Generalization of Equilibrium Propagation to Vector Field Dynamics
This addresses a fundamental problem in neuroscience and machine learning by offering a more biologically plausible alternative to backpropagation, though it is incremental as it builds on Equilibrium Propagation.
The paper tackles the biological implausibility of backpropagation in neural networks by proposing a two-phase learning procedure for fixed point recurrent networks that generalizes Equilibrium Propagation to vector field dynamics, relaxing the need for an energy function, and experimentally shows it optimizes the objective function.

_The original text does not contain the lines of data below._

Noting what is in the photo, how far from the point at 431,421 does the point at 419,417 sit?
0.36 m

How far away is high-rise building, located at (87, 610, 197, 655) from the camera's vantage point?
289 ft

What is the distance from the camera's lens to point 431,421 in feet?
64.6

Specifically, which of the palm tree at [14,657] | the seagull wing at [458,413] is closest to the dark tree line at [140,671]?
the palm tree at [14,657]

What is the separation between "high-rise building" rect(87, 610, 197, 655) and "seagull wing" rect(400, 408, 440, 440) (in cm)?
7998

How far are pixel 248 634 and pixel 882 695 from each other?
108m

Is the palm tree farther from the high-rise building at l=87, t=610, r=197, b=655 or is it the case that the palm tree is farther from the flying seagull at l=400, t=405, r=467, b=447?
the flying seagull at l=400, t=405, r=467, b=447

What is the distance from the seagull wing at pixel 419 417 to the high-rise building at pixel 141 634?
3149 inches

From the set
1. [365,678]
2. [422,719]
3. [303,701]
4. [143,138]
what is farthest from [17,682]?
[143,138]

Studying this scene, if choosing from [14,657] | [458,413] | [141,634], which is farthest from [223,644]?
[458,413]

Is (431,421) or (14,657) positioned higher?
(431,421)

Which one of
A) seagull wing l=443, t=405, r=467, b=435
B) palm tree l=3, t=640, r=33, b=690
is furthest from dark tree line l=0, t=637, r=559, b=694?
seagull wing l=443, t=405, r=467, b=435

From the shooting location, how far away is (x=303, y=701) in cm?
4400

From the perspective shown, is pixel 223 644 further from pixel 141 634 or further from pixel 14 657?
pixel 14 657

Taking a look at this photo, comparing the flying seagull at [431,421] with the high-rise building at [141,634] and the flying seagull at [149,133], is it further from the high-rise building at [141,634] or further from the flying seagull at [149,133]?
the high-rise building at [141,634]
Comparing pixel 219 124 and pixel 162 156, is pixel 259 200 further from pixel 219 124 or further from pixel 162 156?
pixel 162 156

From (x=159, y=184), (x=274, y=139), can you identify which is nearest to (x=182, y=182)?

The biological plausibility of the backpropagation algorithm has long been doubted by neuroscientists. Two major reasons are that neurons would need to send two different types of signal in the forward and backward phases, and that pairs of neurons would need to communicate through symmetric bidirectional connections. We present a simple two-phase learning procedure for fixed point recurrent networks that addresses both these issues. In our model, neurons perform leaky integration and synaptic weights are updated through a local mechanism. Our learning method generalizes Equilibrium Propagation to vector field dynamics, relaxing the requirement of an energy function. As a consequence of this generalization, the algorithm does not compute the true gradient of the objective function, but rather approximates it at a precision which is proven to be directly related to the degree of symmetry of the feedforward and feedback weights. We show experimentally that our algorithm optimizes the objective function.